Ma più che concentrarsi sui lavoratori “rimpiazzati dalle tecnologie”, dove un server è più importante di un autista – che in realtà combatte oggi per un asset vetusto come la licenza e non per il suo lavoro, che avrebbe comunque – sarebbe interessante chiedersi su quali armi puntare per salvare o adeguare il proprio lavoro alla modernità digitale. Viene in aiuto Venturebeat, con “Come proteggerti in quanto intermediario in un mercato”: tentando di salvarci dalla disintermediazione, fa capire il confronto tra attività a zero asset (auto, patente, scaffali di libri…), contro attività a full asset (interfaccia software, rapporto diretto col cliente). Il tutto sta nel difendere non il proprio terreno conquistato in anni di licenze, rapporti sindacali e orari di lavoro, ma nel conservare uno strettissimo e diretto rapporto col cliente/utente, per rispondere quanto prima alle sue esigenze. Lì il valore dell’intermediazione è massimo, e non si può saltare.
Infatti, nel caso di Uber, viene accuratamente vietata la possibilità che conducente e cliente si scambino il numero di cellulare. Ecco perché è più importante l’interfaccia, che fa la parte di massimo valore del processo aziendale odierno: collega acquirente e venditore.

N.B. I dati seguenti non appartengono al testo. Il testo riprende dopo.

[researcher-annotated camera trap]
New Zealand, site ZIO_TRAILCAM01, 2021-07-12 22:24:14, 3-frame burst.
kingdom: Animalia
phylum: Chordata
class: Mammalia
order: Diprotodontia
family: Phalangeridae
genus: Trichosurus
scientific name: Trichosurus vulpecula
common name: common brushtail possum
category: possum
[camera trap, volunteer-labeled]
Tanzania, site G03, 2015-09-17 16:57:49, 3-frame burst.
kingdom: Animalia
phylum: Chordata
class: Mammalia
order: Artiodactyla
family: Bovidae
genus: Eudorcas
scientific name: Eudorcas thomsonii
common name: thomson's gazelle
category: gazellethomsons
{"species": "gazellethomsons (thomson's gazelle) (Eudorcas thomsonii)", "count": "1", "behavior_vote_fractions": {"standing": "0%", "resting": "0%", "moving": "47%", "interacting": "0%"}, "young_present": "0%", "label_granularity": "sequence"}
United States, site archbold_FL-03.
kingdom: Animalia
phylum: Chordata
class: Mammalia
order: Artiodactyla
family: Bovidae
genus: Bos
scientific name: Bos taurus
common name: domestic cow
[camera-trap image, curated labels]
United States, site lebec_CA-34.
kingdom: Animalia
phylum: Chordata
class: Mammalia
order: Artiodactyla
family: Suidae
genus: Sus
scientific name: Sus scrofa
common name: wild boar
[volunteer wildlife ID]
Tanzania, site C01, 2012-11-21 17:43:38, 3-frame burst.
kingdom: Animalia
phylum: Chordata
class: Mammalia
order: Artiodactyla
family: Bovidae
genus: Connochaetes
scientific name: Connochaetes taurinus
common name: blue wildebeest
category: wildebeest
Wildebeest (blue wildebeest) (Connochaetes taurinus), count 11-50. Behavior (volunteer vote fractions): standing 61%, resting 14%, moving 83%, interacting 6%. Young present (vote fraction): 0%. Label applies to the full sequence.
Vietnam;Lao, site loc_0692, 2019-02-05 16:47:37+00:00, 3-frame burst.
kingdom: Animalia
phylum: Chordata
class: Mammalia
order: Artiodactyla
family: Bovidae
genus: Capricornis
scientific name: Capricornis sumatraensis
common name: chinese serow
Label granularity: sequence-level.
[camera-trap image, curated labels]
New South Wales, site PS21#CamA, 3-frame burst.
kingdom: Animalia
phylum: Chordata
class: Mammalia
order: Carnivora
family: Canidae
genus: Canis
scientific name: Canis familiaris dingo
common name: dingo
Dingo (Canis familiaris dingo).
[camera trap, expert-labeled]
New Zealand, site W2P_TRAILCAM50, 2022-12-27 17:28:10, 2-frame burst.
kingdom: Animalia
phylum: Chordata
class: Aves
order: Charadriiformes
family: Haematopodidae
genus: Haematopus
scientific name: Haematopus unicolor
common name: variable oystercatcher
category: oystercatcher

Il resto, ovvero la materia prima, non è più così importante, infatti il più popolare media owner (Facebook) non crea contenuti, la più grande azienda di servizio taxi (Uber) non è proprietaria di auto, così come il più grande retailer (Alibaba) non ha un magazzino e il più grande fornitore di alloggi (Airbnb) non è proprietario di immobili.